▶ _What you will do_:
A. In the man list, what is named as the only exception to the rule that a partner with a mental health issue must be in recovery?
B. Please return everything in the man list from "Emotional and Mental" down to "the proposing kind.", copied word for word.

▶ _Extract provided_:
........
The New and Improved Man List

These are all about ME and what I want. They are not about anyone else nor do they reflect judgment about anyone else. This is all about getting clarity for ME. Period. These are also things I plan to deliver to the best of my ability to this partner. I don’t ask for much. *laugh* Many of these things are just details and tangents on a theme, do one of them the odds are you do the rest, but Goddess is in the details.

Emotional and Mental Health

  • Emotional Maturity
  • Mental Health (if this is an issue he must be in recovery, the only exception is anxiety disorders. I simply can’t handle this, it wouldn’t be fair to either of us)
  • Doesn’t need human behavioral nuances (and not so nuances) explained, gets subtlety in human communication
  • Quick thinker
  • Has gratitude
  • In touch with his power center, can get there when notices he’s off kilter
  • Knows who he is and what he wants, he loves himself in a healthy way, is comfortable in his own skin, a relationship enhances who he is, it doesn’t make him who he is, except that it will bring out the best in him
  • He is in touch with his dark side in a healthy way and also his feminine side
  • Is totally ready for a loving, committed, long term relationship, willing to get married, the proposing kind.
........
▶ _Data extracts_:
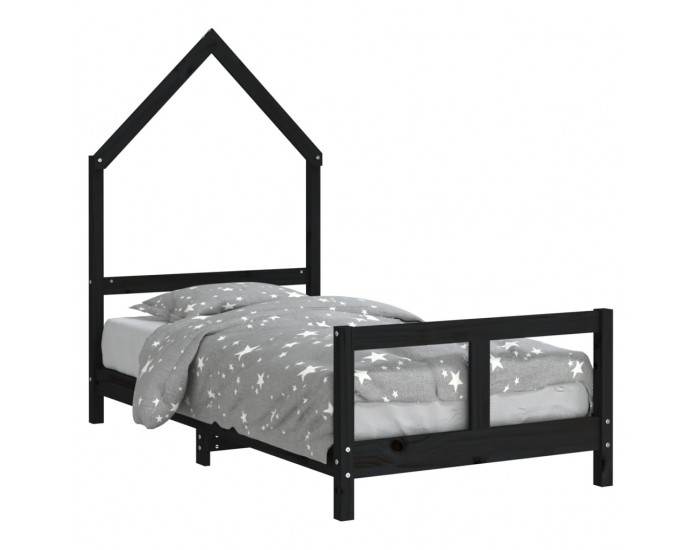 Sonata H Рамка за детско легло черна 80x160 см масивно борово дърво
........
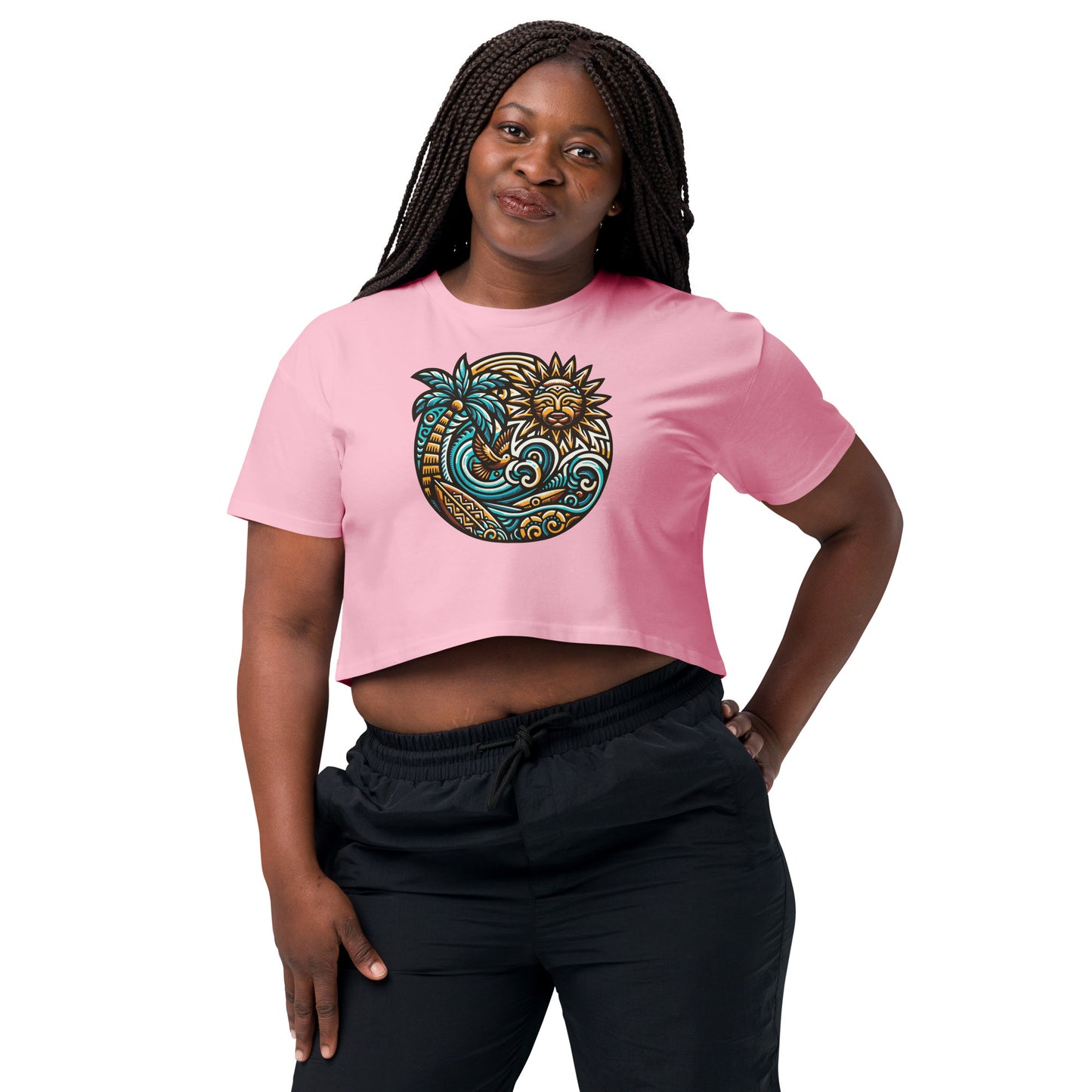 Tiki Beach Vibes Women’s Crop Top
........
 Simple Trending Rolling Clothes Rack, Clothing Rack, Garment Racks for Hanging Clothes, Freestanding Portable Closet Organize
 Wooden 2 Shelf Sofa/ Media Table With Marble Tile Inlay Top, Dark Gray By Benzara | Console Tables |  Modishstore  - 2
........
▶ _Responses to the exercise_:
A. Anxiety disorders.

B.
Emotional and Mental Health

  • Emotional Maturity
  • Mental Health (if this is an issue he must be in recovery, the only exception is anxiety disorders. I simply can’t handle this, it wouldn’t be fair to either of us)
  • Doesn’t need human behavioral nuances (and not so nuances) explained, gets subtlety in human communication
  • Quick thinker
  • Has gratitude
  • In touch with his power center, can get there when notices he’s off kilter
  • Knows who he is and what he wants, he loves himself in a healthy way, is comfortable in his own skin, a relationship enhances who he is, it doesn’t make him who he is, except that it will bring out the best in him
  • He is in touch with his dark side in a healthy way and also his feminine side
  • Is totally ready for a loving, committed, long term relationship, willing to get married, the proposing kind.